=== TEXT SEGMENT ===
>> START

How to make binary tree from array in javascript?

Question

I have an array var array = [8,10,12,5,3,6];

Logic

1. First node would be root node.
2. If new node value is less or equal =< than parent node, It would be left node of parent node
3. If new node value is greater > than parent node, It would be right node of parent node

And I am trying to achieve output like below object:

{
   value:8,
   left:{
      value:5,
      left:{ value:3 },
      right:{value:6}
   },
   right:{
      value:10,
      right:{value:12}
   }
}

Which would be in image like this

I tried below code:

var arr = [8,10,12,5,3,6];
var root = arr[0];
var rv = {};
for (var i = 0; i < arr.length; i++){
    if(arr[i] < root){
    rv.left = arr[i];
  }else{
    rv.right = arr[i];
  }
}
console.log(rv);

Please help me to solve this.

Answer 1

You could use a Node instance for new nodes and a function for inserting nodes.

Then iterate the values and build a new tree.

>> END

=== ROWS ===
>> START

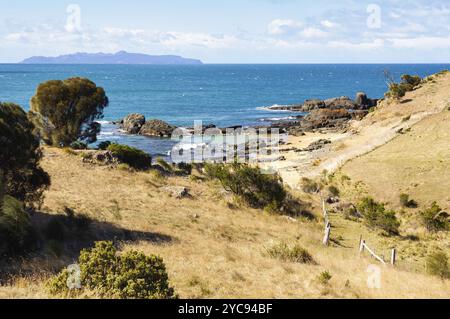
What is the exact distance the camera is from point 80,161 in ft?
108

>> END
>> START

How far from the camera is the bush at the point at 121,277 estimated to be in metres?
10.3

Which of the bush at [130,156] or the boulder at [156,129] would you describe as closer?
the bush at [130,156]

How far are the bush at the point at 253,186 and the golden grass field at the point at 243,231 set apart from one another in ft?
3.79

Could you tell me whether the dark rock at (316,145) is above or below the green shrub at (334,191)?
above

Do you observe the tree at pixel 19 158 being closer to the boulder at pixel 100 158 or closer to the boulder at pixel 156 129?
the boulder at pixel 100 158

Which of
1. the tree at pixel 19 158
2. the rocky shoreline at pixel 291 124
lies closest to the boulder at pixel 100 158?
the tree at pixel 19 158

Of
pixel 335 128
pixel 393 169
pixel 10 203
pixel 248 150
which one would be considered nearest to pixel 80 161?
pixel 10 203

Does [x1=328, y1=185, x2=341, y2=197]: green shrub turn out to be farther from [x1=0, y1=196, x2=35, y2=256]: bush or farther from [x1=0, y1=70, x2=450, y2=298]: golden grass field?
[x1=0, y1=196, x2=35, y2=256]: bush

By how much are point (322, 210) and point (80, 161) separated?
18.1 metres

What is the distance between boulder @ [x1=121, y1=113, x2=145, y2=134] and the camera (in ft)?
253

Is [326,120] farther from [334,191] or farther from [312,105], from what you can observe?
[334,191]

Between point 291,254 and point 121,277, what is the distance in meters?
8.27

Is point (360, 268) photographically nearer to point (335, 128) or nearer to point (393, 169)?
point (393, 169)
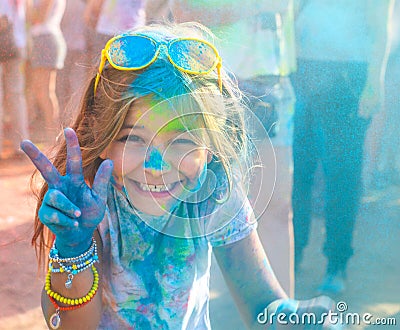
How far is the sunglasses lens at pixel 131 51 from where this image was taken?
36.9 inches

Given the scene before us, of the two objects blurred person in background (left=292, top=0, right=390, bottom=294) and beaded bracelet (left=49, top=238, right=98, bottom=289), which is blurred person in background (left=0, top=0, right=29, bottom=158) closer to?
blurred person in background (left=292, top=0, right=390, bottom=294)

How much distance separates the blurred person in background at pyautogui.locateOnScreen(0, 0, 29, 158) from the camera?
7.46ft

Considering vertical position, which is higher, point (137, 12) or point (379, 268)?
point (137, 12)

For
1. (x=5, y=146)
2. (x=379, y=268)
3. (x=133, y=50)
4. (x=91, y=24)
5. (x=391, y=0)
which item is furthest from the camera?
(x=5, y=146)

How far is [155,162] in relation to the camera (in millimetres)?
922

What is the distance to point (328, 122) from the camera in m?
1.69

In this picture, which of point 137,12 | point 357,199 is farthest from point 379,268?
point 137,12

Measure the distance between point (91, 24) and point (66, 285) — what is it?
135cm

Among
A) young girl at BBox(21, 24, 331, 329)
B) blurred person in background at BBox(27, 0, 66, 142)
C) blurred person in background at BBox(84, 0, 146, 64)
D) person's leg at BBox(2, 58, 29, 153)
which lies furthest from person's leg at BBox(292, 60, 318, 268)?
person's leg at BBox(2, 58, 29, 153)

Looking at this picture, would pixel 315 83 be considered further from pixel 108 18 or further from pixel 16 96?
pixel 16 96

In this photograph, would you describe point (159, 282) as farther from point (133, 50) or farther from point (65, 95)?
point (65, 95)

>> END
>> START

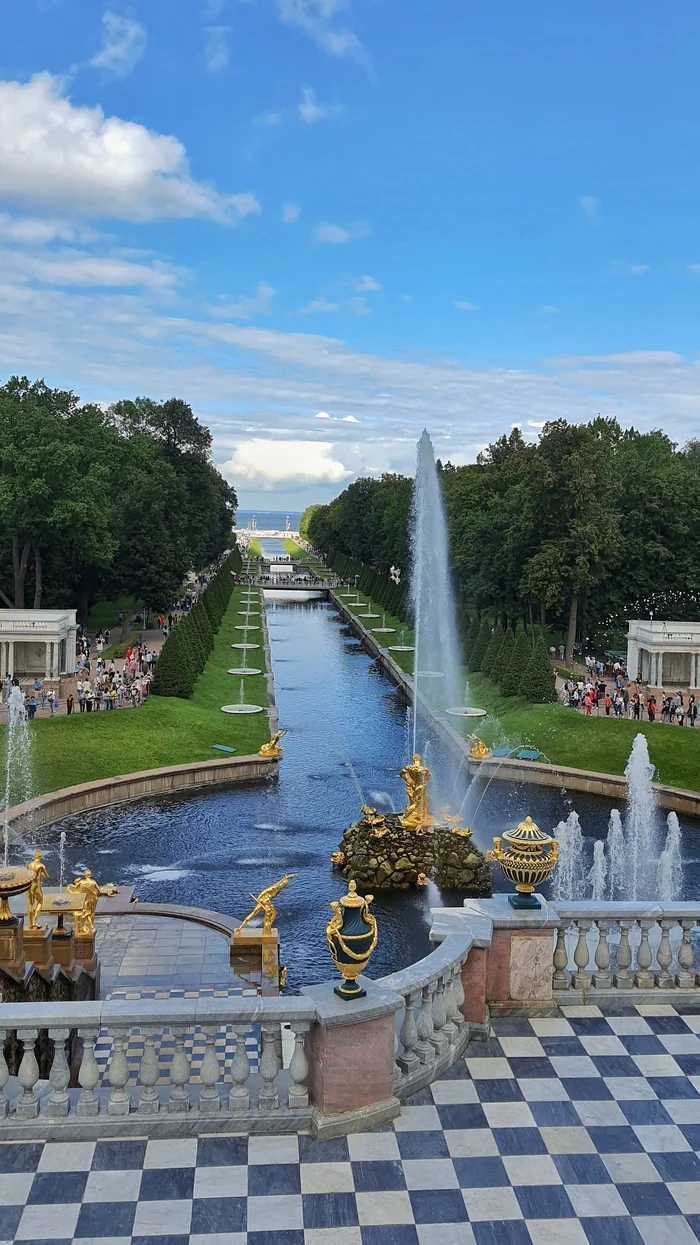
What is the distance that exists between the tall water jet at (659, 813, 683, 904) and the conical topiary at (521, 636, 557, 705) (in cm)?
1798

>> END

=== GIVEN EXERCISE 1 ===
Give every number in the array that the binary tree question starts from, in the order the text lists them.
=== GIVEN EXERCISE 2 ===
Pick up the thread on building a binary tree from an array in JavaScript, continuing right after its final sentence.

=== RESPONSE 1 ===
8, 10, 12, 5, 3, 6

=== RESPONSE 2 ===
function Node(value) {
    this.value = value;
    // this.left = null;
    // this.right = null;
}

function insertNode(tree, value) {
    var node = tree,
        key;
    while (node.value !== value) {
         key = value < node.value ? 'left' : 'right';
         if (!node[key]) {
             node[key] = new Node(value);
             break;
         }
         node = node[key];
    }
    return tree;
}

var array = [8, 10, 12, 5, 3, 6],
    tree = array.reduce((t, v) => t ? insertNode(t, v) : new Node(v), null);

console.log(tree);

.as-console-wrapper { max-height: 100% !important; top: 0; }

Answer 2

While it is close to Nina's answer i believe to be a little more concise;

var data = [8,10,12,5,3,6],
    tree;

function insertBinTree (t = {value: void 0, left: void 0, right: void 0}, n){
  t.value !== void 0 ? t.value > n ? t.left = insertBinTree(t.left,n)
                                   : t.right = insertBinTree(t.right,n)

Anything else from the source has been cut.